▶ Set tasks
1) From the LWN kernel development page, list every person credited with a quote under "Quotes of the week."
2) Continue the LWN kernel development page from where it ends.
───── Source text
Kernel development [LWN.net]

Kernel release status

The 2.6.39 merge window remains open as of this writing; see the separate summary below for details on what has been merged over the last week.

Stable updates: The 2.6.32.34, 2.6.37.5, and 2.6.38.1 stable kernel updates were released on March 23; each contains a number of important fixes.

2.6.33.8 was released on March 21. 2.6.33 had gone out of maintenance, but Greg Kroah-Hartman has resumed creating updates because the realtime preemption patch set is stuck at this release.

Comments (1 posted)

Quotes of the week

I tend to view arch specific embedded code as rather like very dubious parties. What goes on in other peoples' house out of sight is none of my business.

The 8250 however is core code so it should keep its clothes on and behave in a manner befitting its status.

-- Alan Cox

I also believe that Greg spends lots of lonely nights looking into git commits, drinking his favorite Latte and cursing at all the git patches that fix a bug that didn't have a Cc: stable tag attached. He use to have a huge mane of hair on his head before taking over as stable maintainer.

-- Steven Rostedt explains the stable series

If it's some desperate cry for attention by somebody, I just wish those people would release their own sex tapes or something, rather than drag the Linux kernel into their sordid world.

-- Linus Torvalds

I do get the impression that you're extremely unhappy with the way ARM stuff works, and I've no real idea how to solve that. I think much of it is down to perception rather than anything tangible.

Maybe the only solution is for ARM to fork the kernel, which is something I really don't want to do - but from what I'm seeing its the only solution which could come close to making you happy.

-- Russell King

This was discussed before, and it was felt that perhaps 75000 lines of ocaml code was not really appropriate for the Linux source tree.

-- Julia Lawall

Comments (2 posted)
──────────
───── Provided data
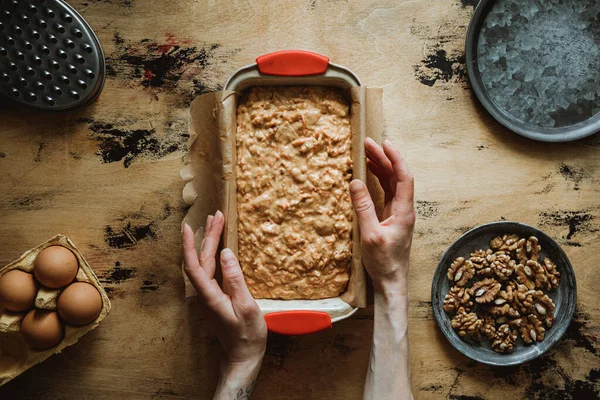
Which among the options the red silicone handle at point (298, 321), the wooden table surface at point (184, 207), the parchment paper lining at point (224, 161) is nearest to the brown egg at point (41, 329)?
the wooden table surface at point (184, 207)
──────────
▶ Task-by-task outputs
1) Alan Cox, Steven Rostedt, Linus Torvalds, Russell King, Julia Lawall

2)
Report from the V4L2 Warsaw Brainstorming Meeting

A group of Video4Linux2 developers recently gathered in Warsaw to discuss a number of topics of interest to that subsystem; Hans Verkuil has posted a report from that gathering. Issues discussed include an API for compressed video formats, subdev hierarchies, cropping and composing, pipeline configuration, HDMI support, and more.

Full Story (comments: none)

Converting strings to integers

By Jonathan Corbet
March 23, 2011

Kernel developers might rightly complain about being confused over which functions should be used to convert strings to integer types. Old functions like simple_strtoul() will silently ignore junk at the end of an integer value, so "100xx" successfully converts to an unsigned integer type. Alternatives like strict_strtoul() have been encouraged instead, but they have problems too, including the lack of overflow checks. So what's a kernel hacker to do?

As of 2.6.39, there is a new set of string-to-integer converters which is expected to be used in preference to all others.

Unsigned conversions can be done with any of kstrtoull(), kstrtoul(), kstrtouint(), kstrtou64(), kstrtou32(), kstrtou16(), or kstrtou8().
Conversions to signed integers can be done with kstrtoll(), kstrtol(), kstrtoint(), kstrtos64(), kstrtos32(), kstrtos16(), or kstrtos8().

All of these functions are marked __must_check, so callers are expected to check to ensure that the conversion happened successfully. The older functions are marked deprecated, and will eventually be removed. These new kstrto*() functions are now the Official Best Way To Convert Strings, so developers need wonder no longer.

Comments (none posted)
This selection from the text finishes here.